L’UE approuve définitivement l’assouplissement des règles sur les « pays sûrs » pour accélérer les expulsions
Les Vingt-Sept ont donné ce lundi leur feu vert à la réforme qui assouplit les règles concernant les « pays tiers sûrs » et les conditions de retour, afin d’accélérer les expulsions des demandeurs d’asile dont la demande a été rejetée.
La Commission européenne sera chargée de surveiller l’évolution de la situation dans les pays figurant sur la nouvelle liste européenne de « pays d’origine sûrs » et dans ceux susceptibles de l’intégrer. Elle pourra modifier la classification si les circonstances changent, y compris par des suspensions temporaires ou des exclusions permanentes. Cette responsabilité découle de la dernière réforme approuvée par les vingt-sept États membres, visant à modifier les règles pour accélérer les expulsions des demandeurs d’asile déboutés au sein du bloc, selon l’agence EFE.
La décision a été adoptée ce lundi, lorsque les États membres de l’Union européenne ont donné leur accord définitif à la réforme visant à assouplir les critères concernant les « pays tiers sûrs » et à durcir les conditions de retour.
La réforme prévoit qu’il ne sera plus nécessaire qu’il existe un lien entre le migrant et le pays de retour. Elle valide également les accords bilatéraux pour externaliser l’accueil des demandeurs d’asile, comme l’expérience tentée par l’Italie avec l’Albanie. Selon EFE, le texte autorise également la création de la première liste européenne de « pays d’origine sûrs » pour accélérer les procédures de retour de ceux dont la demande de protection internationale sera probablement rejetée, en considérant que leurs pays offrent des conditions jugées sûres par le bloc.

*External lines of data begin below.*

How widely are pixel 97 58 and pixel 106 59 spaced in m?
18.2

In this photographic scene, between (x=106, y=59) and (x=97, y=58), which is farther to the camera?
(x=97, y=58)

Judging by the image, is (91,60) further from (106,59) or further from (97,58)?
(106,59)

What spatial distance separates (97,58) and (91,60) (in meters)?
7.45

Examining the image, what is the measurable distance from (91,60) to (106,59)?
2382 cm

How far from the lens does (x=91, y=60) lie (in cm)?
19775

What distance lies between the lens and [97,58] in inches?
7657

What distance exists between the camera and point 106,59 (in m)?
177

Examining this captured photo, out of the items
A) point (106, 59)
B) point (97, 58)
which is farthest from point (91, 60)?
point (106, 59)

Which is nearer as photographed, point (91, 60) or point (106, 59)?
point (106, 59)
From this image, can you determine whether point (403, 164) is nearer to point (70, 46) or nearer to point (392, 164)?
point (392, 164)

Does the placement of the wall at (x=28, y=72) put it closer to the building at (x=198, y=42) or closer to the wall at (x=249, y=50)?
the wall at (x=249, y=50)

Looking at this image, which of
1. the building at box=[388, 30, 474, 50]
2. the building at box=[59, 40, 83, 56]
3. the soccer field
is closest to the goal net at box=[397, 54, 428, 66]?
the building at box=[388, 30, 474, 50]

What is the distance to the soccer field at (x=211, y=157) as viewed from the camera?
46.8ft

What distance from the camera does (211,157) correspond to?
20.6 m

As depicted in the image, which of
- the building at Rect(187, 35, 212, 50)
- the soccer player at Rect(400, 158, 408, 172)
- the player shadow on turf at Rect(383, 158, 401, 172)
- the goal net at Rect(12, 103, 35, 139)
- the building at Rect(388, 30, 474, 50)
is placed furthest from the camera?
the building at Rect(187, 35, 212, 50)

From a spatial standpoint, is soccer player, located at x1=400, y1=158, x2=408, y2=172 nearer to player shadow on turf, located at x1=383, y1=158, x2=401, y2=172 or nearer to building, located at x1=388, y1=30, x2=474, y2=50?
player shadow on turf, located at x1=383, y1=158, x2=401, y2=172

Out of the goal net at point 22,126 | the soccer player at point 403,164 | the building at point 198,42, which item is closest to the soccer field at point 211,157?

La liste inclut des pays tels que Colombie, Bangladesh, Égypte, Inde, Kosovo, Maroc et Tunisie, ainsi que, à titre préliminaire, tous les pays candidats à l’adhésion à l’UE, comme la Turquie. Toutefois, pour ces derniers, l’exclusion de la liste sera automatique si :
- une violence indiscriminée résulte d’un conflit armé,
- le taux d’octroi de l’asile dépasse 20 % pour leurs ressortissants en Europe,
- ou si des sanctions économiques existent en raison d’actions portant atteinte aux droits et libertés fondamentaux.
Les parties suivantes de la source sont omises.